DRUG peddlers in the country have reportedly formed a syndicate with employees at local morgues in the illicit sale of embalming compound which in turn is used by addicts as an intoxicating substance, it can be revealed.
The substance, which comes in both liquid and powder forms, is used in preserving corpses in mortuaries by making the body an unsuitable host for bacteria and other organisms, in the process slowing down decomposition.
Embalming powder fetches up to $2 000 per kg on the illegal market and authorities are in the dark on the abuse and illicit trade of the substance.
Investigations by Sunday News revealed that employees at local funeral parlours and some hospitals were cashing in on the compound which is in high demand among drug dealers.
The drug pushers are said to prefer the pink embalming powder to the white version of the substance, both of which are exclusively manufactured by a German-based company, Hager Werken Brands Ltd.
A Sunday News crew went undercover pretending to be agents of a drug dealer prospecting to purchase the substance and managed to talk to an employee at a local funeral company who agreed to supply two kilogrammes of powder for $4 000.
The employee who declined to identify himself revealed during an interview guised as deal negotiations, that in one month he could smuggle out of his workplace and sell as much as five kilogrammes of the powder to drug dealers.
The liquid version of the substance is not very common in local mortuaries.
“In one month I can get you five kilogrammes. That is as much as I can get you guys without attracting any attention from my bosses. I only deal with people who have cash, I prefer touch and go kind of deals. Just bring your cash and I will give you the goods,” he said.
Sunday News is also in possession of a WhatsApp conversation with the morgue employee confirming he could supply the powder.
Further investigations revealed that drug addicts sniff the pink powder in the same manner as cocaine, and sometimes mix it with cocaine and other powdery drugs to heighten intoxication.
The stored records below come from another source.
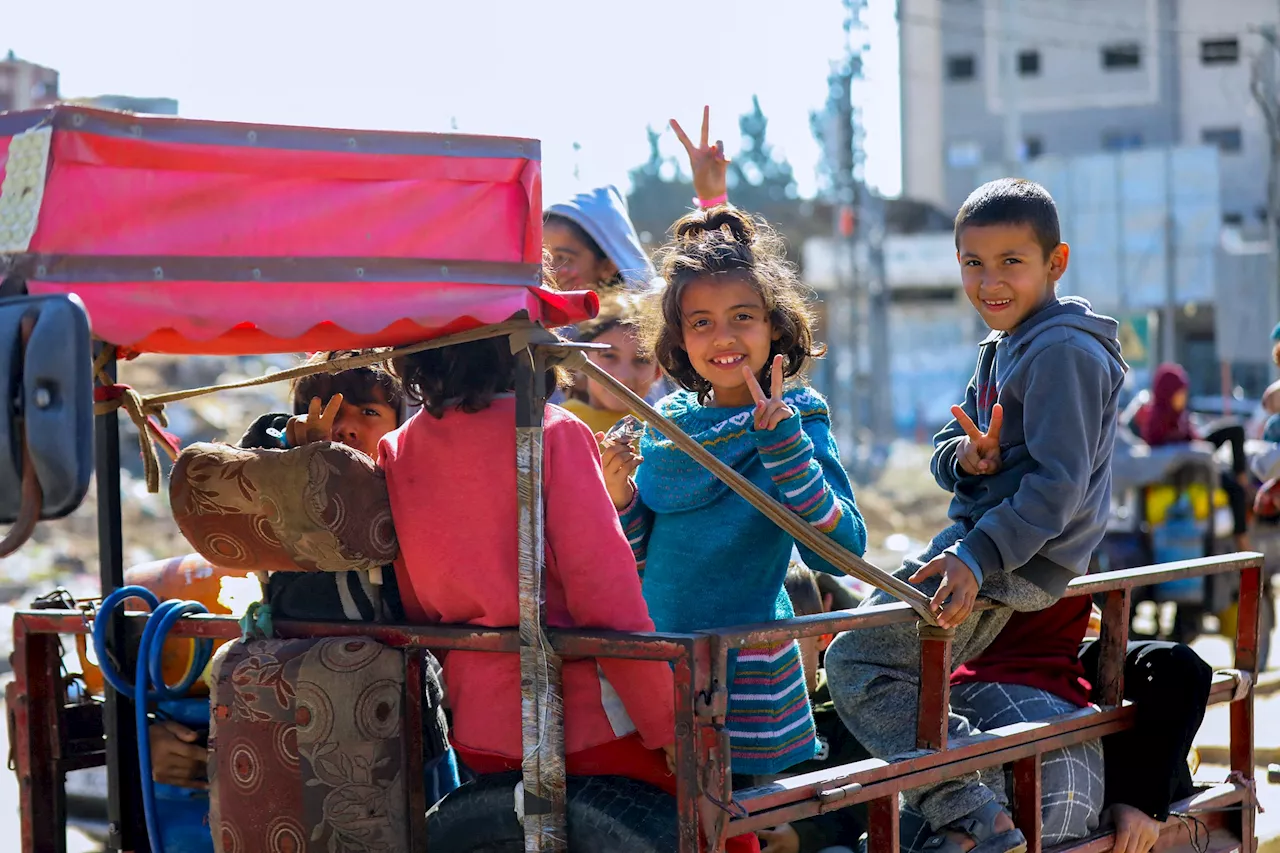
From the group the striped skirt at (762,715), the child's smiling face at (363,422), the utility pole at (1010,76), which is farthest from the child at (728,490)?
the utility pole at (1010,76)

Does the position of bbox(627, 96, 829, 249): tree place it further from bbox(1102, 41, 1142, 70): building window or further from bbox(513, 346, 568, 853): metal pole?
bbox(513, 346, 568, 853): metal pole

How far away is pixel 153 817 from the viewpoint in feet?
9.53

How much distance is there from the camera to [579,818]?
2514 millimetres

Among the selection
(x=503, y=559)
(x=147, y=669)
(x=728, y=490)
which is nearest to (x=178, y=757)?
(x=147, y=669)

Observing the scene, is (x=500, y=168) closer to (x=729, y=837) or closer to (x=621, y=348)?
(x=729, y=837)

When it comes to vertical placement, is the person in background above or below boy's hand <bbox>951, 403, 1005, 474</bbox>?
below

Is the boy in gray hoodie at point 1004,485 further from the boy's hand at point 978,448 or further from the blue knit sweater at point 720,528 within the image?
the blue knit sweater at point 720,528

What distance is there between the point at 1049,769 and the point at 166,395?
2.19 m

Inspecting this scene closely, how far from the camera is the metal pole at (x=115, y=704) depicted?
305cm

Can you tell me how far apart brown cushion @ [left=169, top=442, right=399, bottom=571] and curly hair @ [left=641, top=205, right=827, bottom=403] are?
2.90 ft

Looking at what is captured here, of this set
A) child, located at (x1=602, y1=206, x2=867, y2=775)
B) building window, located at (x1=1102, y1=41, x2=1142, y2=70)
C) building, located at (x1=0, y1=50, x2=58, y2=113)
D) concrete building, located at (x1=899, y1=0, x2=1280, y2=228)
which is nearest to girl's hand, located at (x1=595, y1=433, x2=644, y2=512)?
child, located at (x1=602, y1=206, x2=867, y2=775)

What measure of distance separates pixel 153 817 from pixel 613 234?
2.43m

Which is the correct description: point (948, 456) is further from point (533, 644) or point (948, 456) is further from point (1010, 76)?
point (1010, 76)

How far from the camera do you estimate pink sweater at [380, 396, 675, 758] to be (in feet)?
8.46
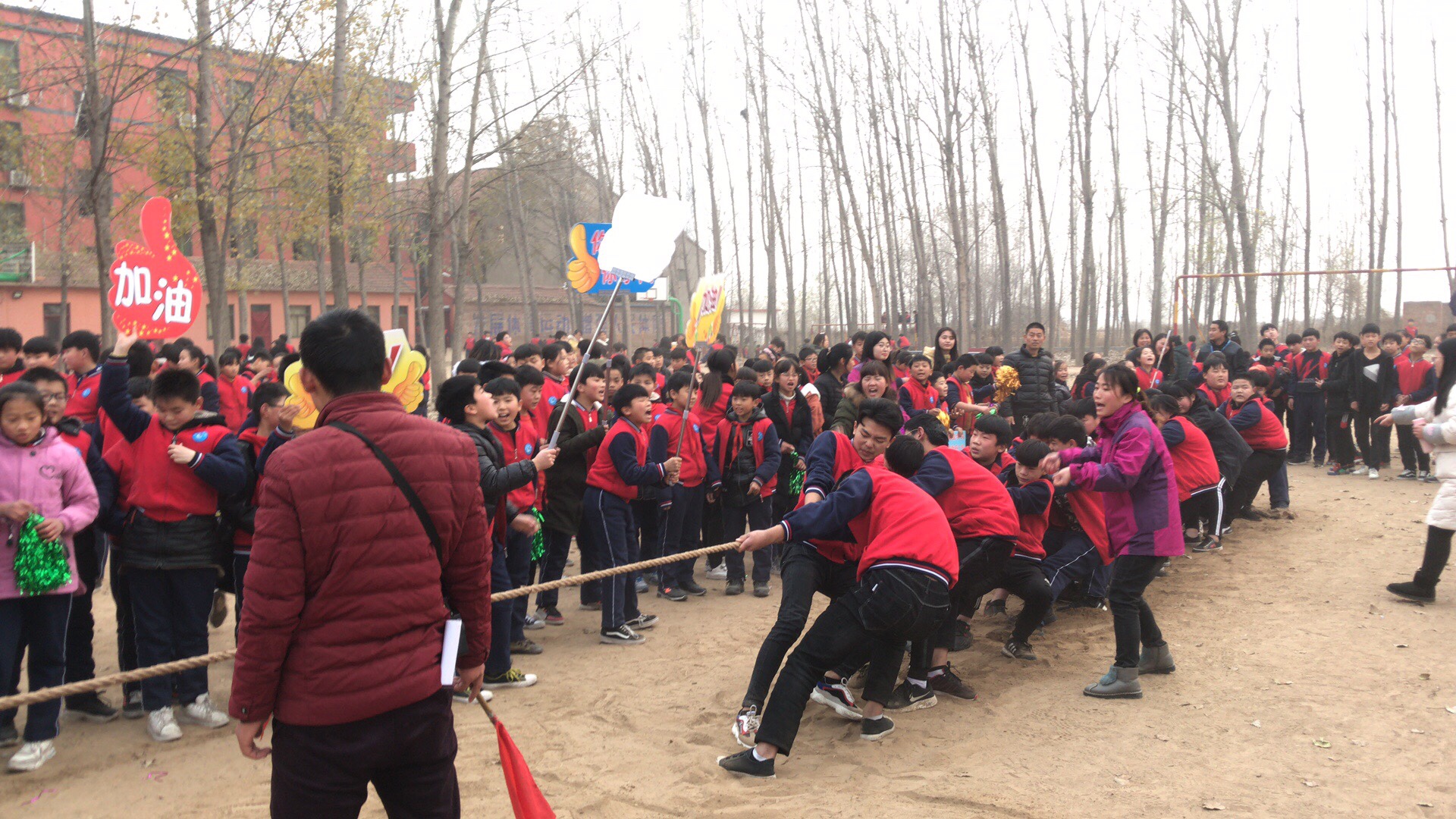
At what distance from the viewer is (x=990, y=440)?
6391 mm

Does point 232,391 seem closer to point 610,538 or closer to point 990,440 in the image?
point 610,538

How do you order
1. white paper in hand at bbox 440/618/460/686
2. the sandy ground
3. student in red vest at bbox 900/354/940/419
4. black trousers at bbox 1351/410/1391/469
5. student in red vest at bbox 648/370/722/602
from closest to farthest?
white paper in hand at bbox 440/618/460/686 → the sandy ground → student in red vest at bbox 648/370/722/602 → student in red vest at bbox 900/354/940/419 → black trousers at bbox 1351/410/1391/469

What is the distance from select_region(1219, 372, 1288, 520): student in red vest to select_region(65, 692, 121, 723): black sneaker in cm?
928

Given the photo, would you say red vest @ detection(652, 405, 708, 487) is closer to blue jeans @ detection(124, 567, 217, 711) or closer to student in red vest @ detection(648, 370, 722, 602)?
student in red vest @ detection(648, 370, 722, 602)

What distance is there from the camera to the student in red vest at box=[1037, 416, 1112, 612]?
6.38 meters

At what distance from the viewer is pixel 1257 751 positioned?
457 cm

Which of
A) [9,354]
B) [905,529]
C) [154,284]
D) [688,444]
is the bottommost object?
[905,529]

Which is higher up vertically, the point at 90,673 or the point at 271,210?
the point at 271,210

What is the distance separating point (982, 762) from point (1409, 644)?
3.40m

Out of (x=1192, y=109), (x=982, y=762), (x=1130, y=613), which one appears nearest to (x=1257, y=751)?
(x=1130, y=613)

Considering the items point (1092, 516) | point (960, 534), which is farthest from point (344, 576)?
point (1092, 516)

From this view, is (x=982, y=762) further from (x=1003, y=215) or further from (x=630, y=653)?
(x=1003, y=215)

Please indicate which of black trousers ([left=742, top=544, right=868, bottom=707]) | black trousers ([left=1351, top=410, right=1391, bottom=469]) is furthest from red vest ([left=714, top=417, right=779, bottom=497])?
black trousers ([left=1351, top=410, right=1391, bottom=469])

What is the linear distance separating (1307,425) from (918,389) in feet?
25.4
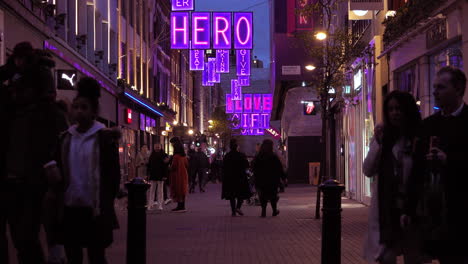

The liquid form of the substance, which is not popular among local pushers, is used to lace cigarettes and marijuana which are then dried before being sold to addicts for $20 per cigarette or $40 for a twist of marijuana.
“Liquid embalming chemical is not very common because it is difficult to handle especially when transporting which is why our bosses prefer the powder form. The powder is also a little economic and slightly cheaper to import compared to the liquid. I can try to look around for the liquid for you but that might take time. What is readily available is the powder. That I can get you anytime as long as you have the cash that I want,” said the morgue employee.
Embalming chemical is a highly-flammable compound containing formaldehyde, methanol, ethanol and other solvents.
A local chemical engineer Mr Khonzaphi Dube confirmed that it was possible for embalming chemical to be abused for intoxicating purposes, pointing out chemicals such as formaldehyde, methanol, ethanol used to make the compound as highly intoxicating and dangerous substances.
“All of the three chemicals used to make the compound have intoxicating qualities. Ethanol and methanol are both alcohol while formaldehyde is sort of a modified alcohol. It can even be worse than ethanol and methanol. So yes, it is possible for the compound to be used for intoxication purposes. Of course abusing such substances would come with its own side effects. These are highly flammable substances which means the alcohol levels there are a little higher,” said Mr Dube.
Minister of Health and Child Care Dr David Parirenyatwa could not be reached to comment on whether the embalming chemical was a classified substance which needed a licence for one to possess it.
He was not answering his mobile phone for the past two weeks each time Sunday News called.
His permanent secretary Dr Gerald Gwinji’s mobile phone was not reachable.
Medicines Control Authority of Zimbabwe (MCAZ) spokesperson said the matter was beyond the authority’s jurisdiction. He said the compound contained industrial chemicals, while his organisation only governed medicines and other related substances.
He referred Sunday News to the police, who professed ignorance on the illicit trade and abuse of the substance.
National police spokesperson Senior Assistant Commissioner Charity Charamba said police were not aware that the substance was being abused by drug addicts. Asked on whether the substance was classified under the country’s laws, Snr Ass Comm Charamba said she would need to check with the police Criminal Investigation Department (CID) drug section.
“I’m not aware of that, I’m only hearing it for the first time from you. I would need to check with our drug section to confirm if the substance is classified,” she said.
Efforts to follow up with her hit a snag as she was not picking her mobile phone.
Embalming powder joins the fray of a wide array of drugs that are being abused by local addicts including cough mixture, nyaope and Stopayne tablets.